When will the program actually be cut off? A spokesman for the Department of Homeless Services said there were no plans yet that could be shared publicly. Routhier, though, feels the need for a timetable urgently: “The city needs to have a specific plan in place to start bringing folks back to the congregate shelters, and that plan needs to be approved by the state,” adding that she has not seen that plan. Mass shelters, she added, still need to be equipped with better ventilation systems in order to keep homeless people safe from the spread of the virus. But Dandapani, the head of the hotel-industry group, said the city can pull the plug on the entire program with six days’ notice. And many hotels, like Cardenas’s Fairfield Inn & Suites, have contracts that end on June 30 — and no clear sense of what the city is going to do next.

▬▬▬▬▬▬

- Exercise 1
Answer these questions from the excerpt on the hotel shelter program:
(a) What did a spokesman for the Department of Homeless Services say about plans?
(b) What must mass shelters still be equipped with, according to Routhier?
(c) With how many days' notice can the city end the entire program, according to Dandapani?
- Exercise 2
Name every person the excerpt on the hotel shelter program identifies by surname.
- Exercise 3
Write a continuation of the excerpt on the hotel shelter program, beginning after its final sentence.
The items that come next are separate material, unrelated to the excerpt on the hotel shelter program.

[Stored items]
▬▬▬▬▬▬

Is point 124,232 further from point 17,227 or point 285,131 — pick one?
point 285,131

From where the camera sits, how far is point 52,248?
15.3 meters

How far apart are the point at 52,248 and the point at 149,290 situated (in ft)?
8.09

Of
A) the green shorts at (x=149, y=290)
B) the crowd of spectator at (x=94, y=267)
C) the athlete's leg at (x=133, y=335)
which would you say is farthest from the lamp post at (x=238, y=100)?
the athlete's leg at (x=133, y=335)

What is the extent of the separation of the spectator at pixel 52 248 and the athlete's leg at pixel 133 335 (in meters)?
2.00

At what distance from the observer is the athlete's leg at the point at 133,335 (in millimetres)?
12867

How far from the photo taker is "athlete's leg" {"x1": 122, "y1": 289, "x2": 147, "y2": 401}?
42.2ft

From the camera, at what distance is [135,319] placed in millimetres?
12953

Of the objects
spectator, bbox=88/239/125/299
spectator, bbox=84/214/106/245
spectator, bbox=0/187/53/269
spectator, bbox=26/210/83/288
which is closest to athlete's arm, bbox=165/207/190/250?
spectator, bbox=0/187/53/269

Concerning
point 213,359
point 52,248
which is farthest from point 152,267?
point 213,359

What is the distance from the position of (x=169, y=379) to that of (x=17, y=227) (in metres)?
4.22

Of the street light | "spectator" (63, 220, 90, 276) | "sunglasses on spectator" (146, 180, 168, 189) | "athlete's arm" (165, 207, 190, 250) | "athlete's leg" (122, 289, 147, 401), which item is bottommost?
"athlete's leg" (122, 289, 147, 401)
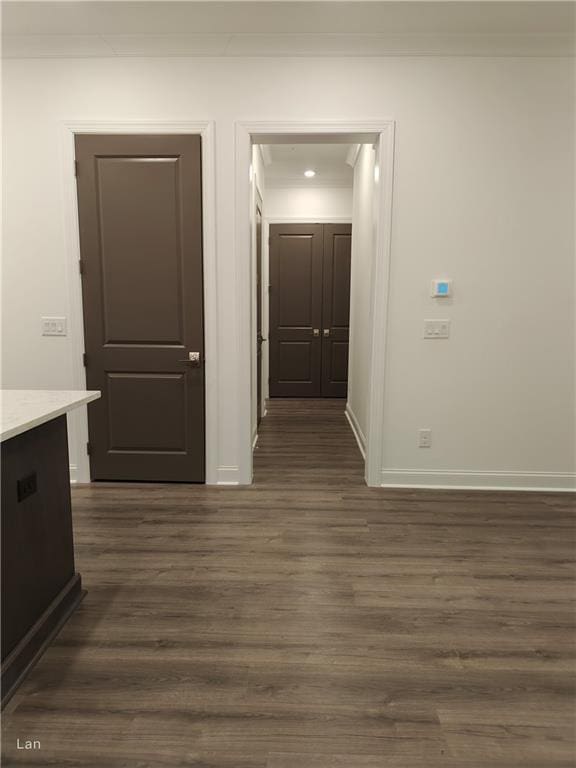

▬▬▬▬▬▬

- Task output 1
(a) There were no plans yet that could be shared publicly.
(b) Better ventilation systems.
(c) Six days.

- Task output 2
Routhier, Dandapani, Cardenas

- Task output 3
Cardenas says he hopes that the city will end the program in phases. While it was able to keep the hotel afloat — and averted layoffs — he says the return to a conventional hotel is not without problems. “The word is out: ‘Your hotel is homeless,’” Cardenas said. “So to attract the business back, we have to do a complete renovation of the rooms. I’m talking about — it has to be gutted completely.” Since the cost of labor and materials have risen sharply, he estimates it could take four months and $4 million, all of which would be funded by loans that would add to the business’s debt load. “And by the time it’s done, we’re looking at November, December. Then we go to slow season.” The best-case scenario, he said, would be if the city dialed back its program over time, allowing hotels to keep some homeless residents — and the public money that’s funding their stay — through the end of the year while renovating a few floors at a time. “We’re just trying to survive,” he said. “If it doesn’t extend to the end of the year, it’s going to be a tough remainder of 2021.”